【ソウル、東京聯合ニュース】韓国外交部は18日、崔鍾建(チェ・ジョンゴン)第1次官が17日(米東部時間)、ワシントンで日本の森健良外務次官と韓日外務次官協議を行ったと発表した。

 

 韓国警察トップの金昌龍(キム・チャンリョン)警察庁長が独島を訪問したことに反発した日本が、米ワシントンで開かれた韓米日外務次官協議後に予定されていた共同記者会見に出席しないとの立場を伝えた一方、韓日外務次官協議は予定通りに開催された。

 森氏は協議で独島に関する日本側の立場を明らかにし、崔氏は独島に対する日本のいかなる主張も受け入れられないと明言した。

 外交部が公開した協議の写真を見ると、このところの韓日の状況を反映したかのように両次官が硬い表情で離れて立っている。これまでの外交慣例に照らせば、両氏が笑顔で握手する姿が一般的だ。

 日本は金庁長の独島訪問問題により、当初予定されていた韓米日3カ国の次官による共同記者会見に出席しないと伝えたが、その後に行われた韓日次官協議には出席した。独島問題について韓国側に直接抗議するためとみられる。

 外交部によると、今回の協議は今月10日の岸田新内閣発足後、韓日高官が初めて対面する場で、両者は韓日間の主な懸案や相互の関心事について率直に意見交換したという。

 両国の懸案である強制徴用、旧日本軍の慰安婦問題などに対し、崔氏は韓国政府の立場と官民会議などによる被害者との意思疎通の努力を説明。

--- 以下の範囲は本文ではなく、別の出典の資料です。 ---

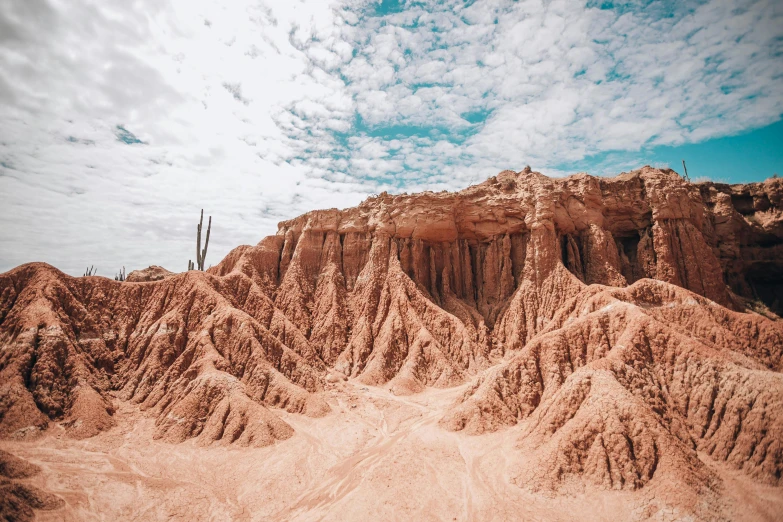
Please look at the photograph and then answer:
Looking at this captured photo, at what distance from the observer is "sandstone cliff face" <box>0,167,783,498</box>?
2006cm

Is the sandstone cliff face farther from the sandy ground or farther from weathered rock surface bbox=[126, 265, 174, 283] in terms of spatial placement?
weathered rock surface bbox=[126, 265, 174, 283]

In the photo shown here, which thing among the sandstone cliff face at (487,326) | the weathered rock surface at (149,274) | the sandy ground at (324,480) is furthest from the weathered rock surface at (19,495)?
the weathered rock surface at (149,274)

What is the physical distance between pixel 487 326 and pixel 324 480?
29283 millimetres

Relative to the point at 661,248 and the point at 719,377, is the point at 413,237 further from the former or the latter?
the point at 719,377

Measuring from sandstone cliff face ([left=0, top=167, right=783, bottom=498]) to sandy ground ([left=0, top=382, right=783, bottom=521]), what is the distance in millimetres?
1191

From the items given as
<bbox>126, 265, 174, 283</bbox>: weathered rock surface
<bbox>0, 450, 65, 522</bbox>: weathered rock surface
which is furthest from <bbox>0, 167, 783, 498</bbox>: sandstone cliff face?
<bbox>126, 265, 174, 283</bbox>: weathered rock surface

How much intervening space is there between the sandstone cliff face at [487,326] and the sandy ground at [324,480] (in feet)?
3.91

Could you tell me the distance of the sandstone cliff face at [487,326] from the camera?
20.1 m

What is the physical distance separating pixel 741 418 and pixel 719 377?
238cm

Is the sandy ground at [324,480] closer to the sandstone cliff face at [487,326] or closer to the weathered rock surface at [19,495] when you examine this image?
the weathered rock surface at [19,495]

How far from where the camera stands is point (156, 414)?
30.6 metres

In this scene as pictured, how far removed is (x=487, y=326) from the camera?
46938 millimetres

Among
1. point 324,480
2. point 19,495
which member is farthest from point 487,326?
point 19,495

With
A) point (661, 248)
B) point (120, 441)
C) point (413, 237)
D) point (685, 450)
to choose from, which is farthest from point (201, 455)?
point (661, 248)
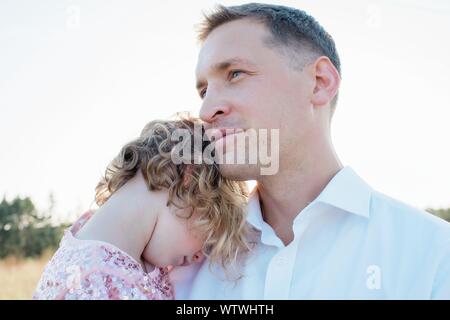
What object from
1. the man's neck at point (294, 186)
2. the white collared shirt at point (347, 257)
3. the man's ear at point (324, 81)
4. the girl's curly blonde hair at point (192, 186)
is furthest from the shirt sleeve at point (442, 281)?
the man's ear at point (324, 81)

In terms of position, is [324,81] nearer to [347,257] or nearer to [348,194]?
[348,194]

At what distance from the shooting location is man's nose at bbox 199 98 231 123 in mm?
2445

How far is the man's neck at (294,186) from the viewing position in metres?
2.56

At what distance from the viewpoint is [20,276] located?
9.09m

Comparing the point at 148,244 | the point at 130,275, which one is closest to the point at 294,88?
the point at 148,244

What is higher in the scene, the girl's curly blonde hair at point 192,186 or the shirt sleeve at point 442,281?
the girl's curly blonde hair at point 192,186

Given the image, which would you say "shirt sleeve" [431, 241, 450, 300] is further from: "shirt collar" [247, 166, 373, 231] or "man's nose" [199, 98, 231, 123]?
"man's nose" [199, 98, 231, 123]

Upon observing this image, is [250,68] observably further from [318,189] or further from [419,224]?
[419,224]

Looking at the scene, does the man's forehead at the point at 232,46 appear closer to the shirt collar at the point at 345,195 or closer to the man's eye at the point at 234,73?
the man's eye at the point at 234,73

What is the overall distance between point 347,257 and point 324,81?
1.03 metres

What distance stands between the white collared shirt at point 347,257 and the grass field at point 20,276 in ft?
20.0

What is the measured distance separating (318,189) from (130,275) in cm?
108

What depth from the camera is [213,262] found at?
240 cm

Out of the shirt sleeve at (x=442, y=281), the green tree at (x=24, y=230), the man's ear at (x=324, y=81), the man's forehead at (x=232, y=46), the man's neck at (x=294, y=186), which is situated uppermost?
the man's forehead at (x=232, y=46)
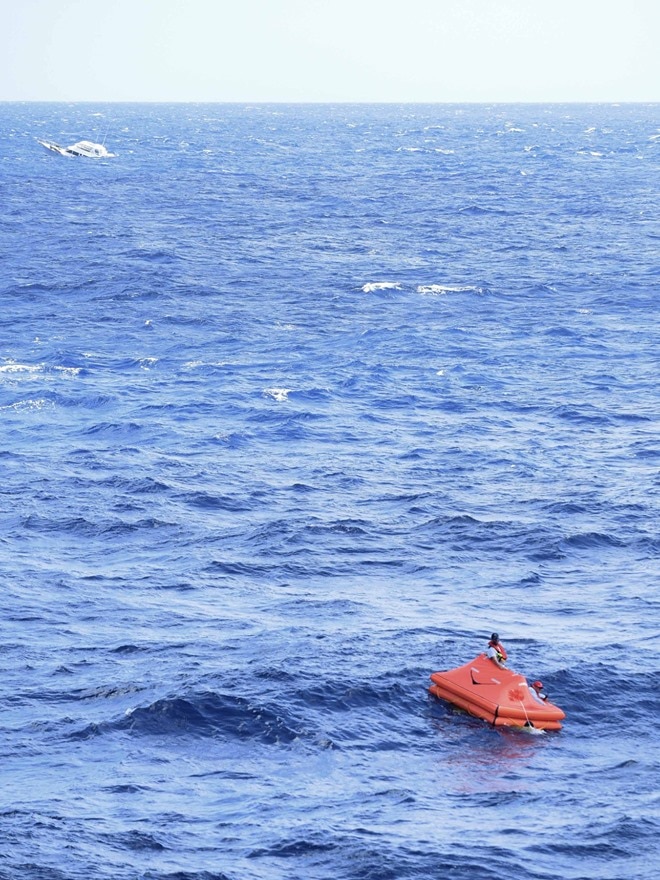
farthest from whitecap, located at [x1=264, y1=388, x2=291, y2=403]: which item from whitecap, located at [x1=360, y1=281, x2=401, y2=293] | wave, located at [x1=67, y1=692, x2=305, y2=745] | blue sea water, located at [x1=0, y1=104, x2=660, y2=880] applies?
wave, located at [x1=67, y1=692, x2=305, y2=745]

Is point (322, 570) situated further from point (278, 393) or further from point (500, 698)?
point (278, 393)

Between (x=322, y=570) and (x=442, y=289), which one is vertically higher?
(x=442, y=289)

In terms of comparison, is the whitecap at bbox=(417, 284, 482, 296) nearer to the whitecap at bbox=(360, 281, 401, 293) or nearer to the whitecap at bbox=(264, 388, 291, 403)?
the whitecap at bbox=(360, 281, 401, 293)

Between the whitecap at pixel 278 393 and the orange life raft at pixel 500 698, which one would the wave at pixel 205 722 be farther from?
the whitecap at pixel 278 393

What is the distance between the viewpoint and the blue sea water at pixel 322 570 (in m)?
31.6

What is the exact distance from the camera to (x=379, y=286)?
98312mm

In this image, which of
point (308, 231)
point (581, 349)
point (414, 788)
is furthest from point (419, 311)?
point (414, 788)

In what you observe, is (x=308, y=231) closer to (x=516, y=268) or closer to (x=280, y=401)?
(x=516, y=268)

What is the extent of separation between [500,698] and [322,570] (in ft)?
40.2

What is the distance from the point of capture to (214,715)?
36.9 m

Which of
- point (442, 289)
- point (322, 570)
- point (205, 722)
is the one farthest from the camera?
point (442, 289)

懸案解決のために協議を加速させる必要性があることを改めて強調した。

 また、崔氏は日本の輸出規制措置、福島第1原子力発電所の処理済み汚染水問題などについて韓国側の立場を伝えた。

 共同通信によると、森氏は慰安婦問題や徴用問題で韓日関係が非常に困難な状況にあるとして、韓国側に「適切な対応」を求めた。

 日本のこれまでの立場を改めて主張したもので、懸案に関する意見の隔たりは埋まらなかったとみられる。

 両次官は韓米日3カ国の協力、新型コロナウイルス禍における両国国民の利便性拡大などのための実質的協力策、朝鮮半島問題などについても意見交換した。

 実質的協力策に関しては、韓国側が日本に要請している企業関係者の特別入国手続き(ビジネストラック)再開についての議論が行われたか注目される。

 両国は未来志向的な関係発展のため、外交当局間の緊密な意思疎通を続けることで一致した。